Optical drive of macroscopic mechanical motion by a single two-level system

TL;DR

This paper demonstrates how a quantum emitter coupled to a mechanical oscillator can serve as an efficient, light-controlled source of mechanical power and enable non-destructive quantum bit measurements, advancing quantum hybrid systems.

Contribution

It introduces a novel mechanism for using quantum emitters to generate mechanical motion via classical phonon interference, with applications in quantum measurement.

Findings

Quantum emitters can efficiently drive mechanical oscillators using classical interference.

The mechanism enables low-background, non-destructive quantum bit measurements.

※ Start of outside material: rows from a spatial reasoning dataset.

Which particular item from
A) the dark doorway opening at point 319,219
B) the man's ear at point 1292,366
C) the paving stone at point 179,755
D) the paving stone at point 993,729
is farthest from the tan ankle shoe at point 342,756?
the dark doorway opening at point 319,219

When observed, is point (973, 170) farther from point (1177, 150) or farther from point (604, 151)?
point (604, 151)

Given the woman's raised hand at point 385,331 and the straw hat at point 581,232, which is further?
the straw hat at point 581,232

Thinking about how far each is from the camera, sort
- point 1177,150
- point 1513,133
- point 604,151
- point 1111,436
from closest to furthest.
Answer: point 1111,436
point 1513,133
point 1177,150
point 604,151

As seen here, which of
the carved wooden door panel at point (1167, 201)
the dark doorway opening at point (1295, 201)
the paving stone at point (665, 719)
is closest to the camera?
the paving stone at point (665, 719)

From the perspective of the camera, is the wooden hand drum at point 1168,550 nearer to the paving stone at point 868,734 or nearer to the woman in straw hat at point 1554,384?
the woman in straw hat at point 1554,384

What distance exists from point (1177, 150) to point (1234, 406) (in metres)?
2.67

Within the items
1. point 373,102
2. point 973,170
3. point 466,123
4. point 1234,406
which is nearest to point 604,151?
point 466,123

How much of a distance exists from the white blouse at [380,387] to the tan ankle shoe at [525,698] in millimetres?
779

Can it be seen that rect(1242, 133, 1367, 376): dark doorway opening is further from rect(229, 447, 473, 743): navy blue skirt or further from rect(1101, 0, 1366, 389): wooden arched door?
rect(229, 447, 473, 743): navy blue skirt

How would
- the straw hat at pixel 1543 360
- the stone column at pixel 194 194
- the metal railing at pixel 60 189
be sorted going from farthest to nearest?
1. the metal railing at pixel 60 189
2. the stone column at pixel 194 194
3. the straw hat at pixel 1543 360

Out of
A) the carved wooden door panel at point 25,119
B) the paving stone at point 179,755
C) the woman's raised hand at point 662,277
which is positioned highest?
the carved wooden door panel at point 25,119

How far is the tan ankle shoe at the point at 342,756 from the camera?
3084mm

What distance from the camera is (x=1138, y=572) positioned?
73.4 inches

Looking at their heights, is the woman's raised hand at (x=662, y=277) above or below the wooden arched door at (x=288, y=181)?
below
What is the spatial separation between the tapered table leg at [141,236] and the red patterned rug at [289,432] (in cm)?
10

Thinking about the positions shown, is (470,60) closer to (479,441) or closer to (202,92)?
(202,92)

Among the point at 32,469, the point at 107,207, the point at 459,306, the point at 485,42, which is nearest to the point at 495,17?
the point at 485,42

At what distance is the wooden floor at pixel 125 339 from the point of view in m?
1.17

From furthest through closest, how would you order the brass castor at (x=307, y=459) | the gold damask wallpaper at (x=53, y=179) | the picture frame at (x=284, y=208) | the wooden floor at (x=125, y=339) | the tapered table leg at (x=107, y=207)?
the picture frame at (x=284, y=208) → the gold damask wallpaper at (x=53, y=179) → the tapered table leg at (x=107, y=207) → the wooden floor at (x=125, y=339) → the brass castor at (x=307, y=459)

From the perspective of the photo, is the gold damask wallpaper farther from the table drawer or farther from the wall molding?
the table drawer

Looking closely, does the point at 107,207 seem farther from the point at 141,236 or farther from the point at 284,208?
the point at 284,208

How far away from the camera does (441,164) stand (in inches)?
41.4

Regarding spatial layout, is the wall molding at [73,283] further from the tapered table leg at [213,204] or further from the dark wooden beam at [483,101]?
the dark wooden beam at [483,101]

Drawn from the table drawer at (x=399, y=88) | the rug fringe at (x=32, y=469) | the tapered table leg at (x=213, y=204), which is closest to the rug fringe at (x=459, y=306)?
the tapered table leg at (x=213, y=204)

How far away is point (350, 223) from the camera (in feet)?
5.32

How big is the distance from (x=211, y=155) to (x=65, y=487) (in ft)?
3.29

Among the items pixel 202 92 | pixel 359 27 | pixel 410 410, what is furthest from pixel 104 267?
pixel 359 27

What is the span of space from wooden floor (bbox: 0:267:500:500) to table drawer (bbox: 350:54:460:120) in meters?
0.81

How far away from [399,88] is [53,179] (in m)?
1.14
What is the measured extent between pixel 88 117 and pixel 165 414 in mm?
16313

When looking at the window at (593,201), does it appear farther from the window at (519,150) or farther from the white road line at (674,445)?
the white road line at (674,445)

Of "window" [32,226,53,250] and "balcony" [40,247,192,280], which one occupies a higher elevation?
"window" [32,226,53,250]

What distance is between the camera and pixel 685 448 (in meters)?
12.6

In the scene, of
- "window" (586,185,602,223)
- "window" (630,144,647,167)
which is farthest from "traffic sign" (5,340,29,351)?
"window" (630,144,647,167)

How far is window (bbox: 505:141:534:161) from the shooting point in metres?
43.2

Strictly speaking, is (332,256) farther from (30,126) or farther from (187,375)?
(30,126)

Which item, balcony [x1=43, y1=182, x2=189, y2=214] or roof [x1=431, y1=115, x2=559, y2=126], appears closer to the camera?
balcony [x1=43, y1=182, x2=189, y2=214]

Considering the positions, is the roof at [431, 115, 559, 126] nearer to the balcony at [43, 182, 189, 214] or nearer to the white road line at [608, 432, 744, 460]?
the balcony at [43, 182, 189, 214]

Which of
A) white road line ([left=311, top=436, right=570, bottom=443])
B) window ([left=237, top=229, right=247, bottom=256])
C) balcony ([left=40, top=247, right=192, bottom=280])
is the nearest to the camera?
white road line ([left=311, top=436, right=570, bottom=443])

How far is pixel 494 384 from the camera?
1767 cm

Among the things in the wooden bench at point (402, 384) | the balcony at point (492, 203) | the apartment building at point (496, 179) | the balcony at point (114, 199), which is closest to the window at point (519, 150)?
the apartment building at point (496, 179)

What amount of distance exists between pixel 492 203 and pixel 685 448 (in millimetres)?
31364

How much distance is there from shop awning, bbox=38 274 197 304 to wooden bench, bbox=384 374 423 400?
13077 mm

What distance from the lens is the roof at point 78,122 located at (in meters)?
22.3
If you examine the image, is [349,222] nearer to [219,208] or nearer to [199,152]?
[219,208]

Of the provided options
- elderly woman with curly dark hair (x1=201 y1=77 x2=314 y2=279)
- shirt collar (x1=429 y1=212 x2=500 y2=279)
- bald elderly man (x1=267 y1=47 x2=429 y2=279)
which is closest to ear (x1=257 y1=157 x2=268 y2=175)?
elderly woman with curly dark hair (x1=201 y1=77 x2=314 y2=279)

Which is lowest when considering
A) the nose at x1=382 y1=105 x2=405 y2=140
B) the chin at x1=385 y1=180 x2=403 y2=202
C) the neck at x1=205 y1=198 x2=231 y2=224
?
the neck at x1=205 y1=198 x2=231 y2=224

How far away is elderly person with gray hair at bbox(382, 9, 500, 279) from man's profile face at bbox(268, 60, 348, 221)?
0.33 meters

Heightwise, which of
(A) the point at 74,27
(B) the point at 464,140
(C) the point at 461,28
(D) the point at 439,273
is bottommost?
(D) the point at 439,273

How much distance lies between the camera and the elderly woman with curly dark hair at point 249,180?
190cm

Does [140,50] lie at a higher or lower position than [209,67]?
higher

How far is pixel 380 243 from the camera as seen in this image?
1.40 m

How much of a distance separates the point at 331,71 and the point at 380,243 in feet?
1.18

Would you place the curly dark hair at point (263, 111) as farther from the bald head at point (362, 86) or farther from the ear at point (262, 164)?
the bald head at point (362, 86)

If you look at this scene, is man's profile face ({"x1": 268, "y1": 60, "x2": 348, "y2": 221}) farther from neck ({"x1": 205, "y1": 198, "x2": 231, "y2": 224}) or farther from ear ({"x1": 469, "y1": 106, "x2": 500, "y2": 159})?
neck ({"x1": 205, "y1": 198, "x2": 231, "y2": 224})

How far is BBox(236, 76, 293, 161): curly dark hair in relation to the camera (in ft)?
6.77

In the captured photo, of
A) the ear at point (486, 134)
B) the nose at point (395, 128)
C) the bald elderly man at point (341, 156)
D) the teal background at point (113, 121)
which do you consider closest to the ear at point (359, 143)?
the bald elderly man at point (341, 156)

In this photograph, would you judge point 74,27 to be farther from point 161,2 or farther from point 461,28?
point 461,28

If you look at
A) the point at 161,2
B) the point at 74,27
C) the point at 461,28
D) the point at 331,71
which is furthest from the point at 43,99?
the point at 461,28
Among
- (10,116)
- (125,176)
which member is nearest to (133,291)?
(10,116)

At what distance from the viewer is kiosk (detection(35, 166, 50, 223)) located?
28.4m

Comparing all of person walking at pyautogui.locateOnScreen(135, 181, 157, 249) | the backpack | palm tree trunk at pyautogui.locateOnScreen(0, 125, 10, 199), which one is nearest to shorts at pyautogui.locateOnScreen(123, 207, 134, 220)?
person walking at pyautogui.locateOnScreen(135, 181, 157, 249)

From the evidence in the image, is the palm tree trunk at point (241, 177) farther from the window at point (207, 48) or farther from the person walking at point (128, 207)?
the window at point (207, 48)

The approach opens new avenues for quantum information processing with hybrid systems.

Abstract

A quantum emitter coupled to a nano-mechanical oscillator is a hybrid system where a macroscopic degree of freedom is coupled to a purely quantum system. Recent progress in nanotechnology has led to the realization of such devices by embedding single artificial atoms like quantum dots or superconducting qubits into vibrating wires or membranes, opening up new perspectives for quantum information technologies and for the exploration of the quantum-classical boundary. In this letter, we show that the quantum emitter can be turned into a strikingly efficient light-controlled source of mechanical power, by exploiting constructive interferences of classical phonon fields in the mechanical oscillator. We show that this mechanism can be used as a novel strategy to carry out low-background non-destructive single-shot measurement of an optically active quantum bit state.